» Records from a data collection
[Start of section]

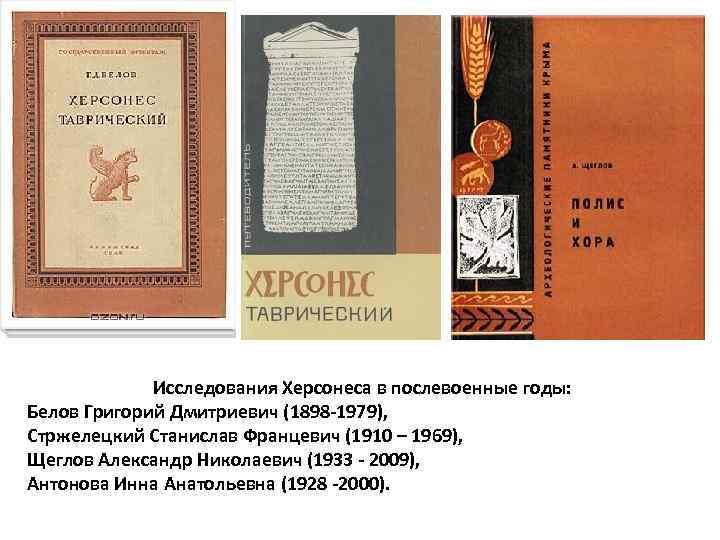Исследования Херсонеса в послевоенные годы: Белов Григорий Дмитриевич (1898 -1979), Стржелецкий Станислав Францевич (1910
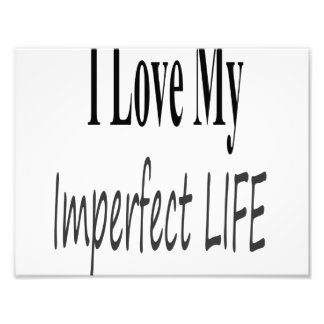 I Love My Imperfect Life Photograph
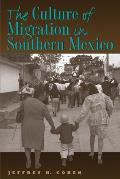 Culture Of Migration In Southern Mexico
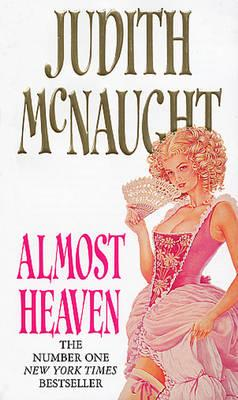 Almost Heaven - McNaught, Judith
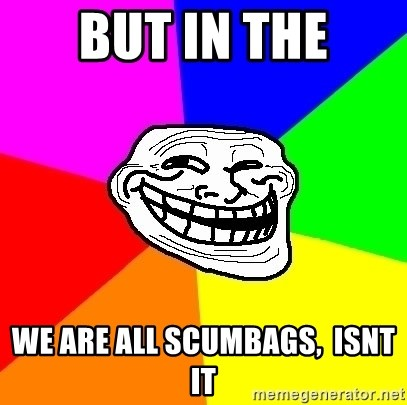 Trollface - BUT in the we are all scumbags,  isnt it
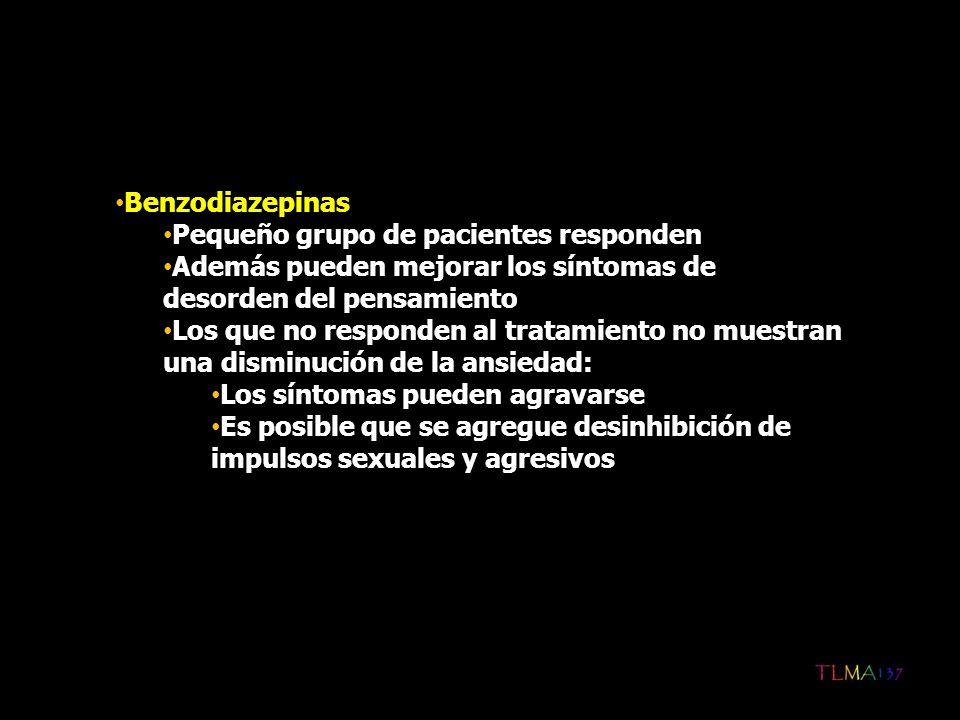 Benzodiazepinas Pequeño grupo de pacientes responden. Además pueden mejorar los síntomas de desorden del pensamiento.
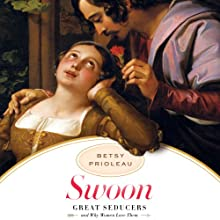 Swoon: Great Seducers and Why Women Love Them (       UNABRIDGED) by Betsy Prioleau Narrated by Holly Fielding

[End of section]

» What you are asked to do
What is needed is an exact transcription of the lines from the one containing "Benzodiazepinas Pequeño grupo" through the last line of the records above, both included, with no pictures.

» Answer to this task
 Benzodiazepinas Pequeño grupo de pacientes responden. Además pueden mejorar los síntomas de desorden del pensamiento.
 Swoon: Great Seducers and Why Women Love Them (       UNABRIDGED) by Betsy Prioleau Narrated by Holly Fielding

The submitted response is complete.